First, I should define what I’m talking about. To borrow the words of this Twitter user:

What the hell is “agent”?

I tried to put my own as-concise-as-possible definition on it:

This definition is generally aligned with what OpenAI calls “GPTs” in ChatGPT and “Assistants” in their API. However, you can build an agent with any model that’s capable of reasoning and making tool calls, including Claude from Anthropic, Command R+ from Cohere, and many more.

Note

“tool calls” are a way for a model to express that it wants to take a specific action and get a response back, like get_weather_forecast_info(seattle) or wikipedia_lookup(dealey plaza)

To build an agent, all you need is a few lines of code that can handle starting a conversation with some objective and an agent system prompt, calling a model for a completion, handling any tool calls that the model wants to make, doing this in a loop, and stopping when it is done with its work.

Here’s a visual to help explain the flow:

Over-simplified visual of how to build an agent

Agent System Prompt Example

You are Rasgo, an AI assistant and <redacted> with production access to the user's database. Your knowledge is both wide and deep. You are helping <redacted> team members analyze their data in <redacted>.

YOUR PROCESS
1. You are the expert. You help the user understand and analyze their data correctly. Be proactive and anticipate what they need. Don't give up after your first failure. Reason and problem solve for them.
2. Think very carefully about how you will help the user accomplish their goal. Execute your plan autonomously. If you need to change your plan, explain why and share the new plan with the user.
3. <redacted
...
>

YOUR RULES
1. If you're not sure which column / table / SQL to use, ask for clarification
2. Assess if the available data can be used to answer the user's question. If not, stop and explain why to the user
3. <redacted
...
>

It’s also valuable to highlight what an AI agent is not:

  • Scripted: agents, by my definition, do not follow a pre-determined sequence of steps or tool calls, because the agent is responsible for choosing the right tool call to make next
  • Artificial General Intelligence (AGI): agents are not an AGI, and an AGI won’t need agents for specific types of work because it will be a single entity with all possible inputs, outputs, and tools at its disposal (my $.02 is that none of the current tech is even close to this)
  • Black Box: agents can and should show their work in the same way that a human would if you delegated tasks to them

Context

My lessons learned in the first year of working on AI Agents come from first-hand experience working with our engineers and UX designer as we iterated on our overall product experience. Our objective: a platform for customers to use our standard data analysis agents and build custom agents for specific tasks and data structures relevant to their business. We provide connectors to databases (i.e. Snowflake, BigQuery, etc…) with security built in, the tool calls for RAG over a metadata layer describing the contents of the database, and tool calls for analyzing the data via SQL, python, and data visualization.

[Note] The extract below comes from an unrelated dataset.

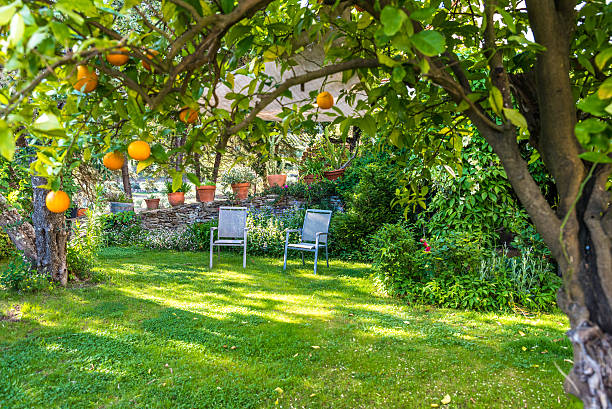 Relaxing in beautiful garden with Chairs stock photo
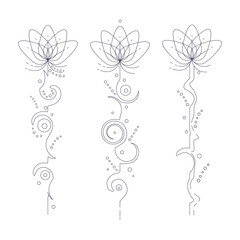 Unalome lotus flower vector lineart tattoo set isolated on a white background.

The feedback on what worked and what did not comes both from our own evaluations as well as from customer feedback. Our users work for Fortune 500 companies and use our agents every day to analyze their internal data.

What I’ve Learned about Agents

1. Reasoning is more important than knowledge

This quote has echoed in my head over the last 12 months:

I suspect that too much of the processing power [of gpt] is going into using the model as a database instead of using the model as a reasoning engine.

— Sam Altman on Lex Fridman’s podcast

Agents are the appropriate response to this! And I would apply this logic when building an agent as:

Focus less on what your agent “knows”, and more on its ability to “think”.

For example, let’s consider writing SQL Queries. SQL queries fail… a lot. In my time as a data scientist, I’m sure I had a lot more queries fail than I ever did succeed. If a complicated SQL query on real data that you’ve never used before works the first time you run it, your reaction should be, “Oh crap, something’s probably wrong” rather than “wow, I nailed it”. Even on a text-to-SQL benchmark evaluating how well models translate a simple question into a query, it caps out at 80% accuracy.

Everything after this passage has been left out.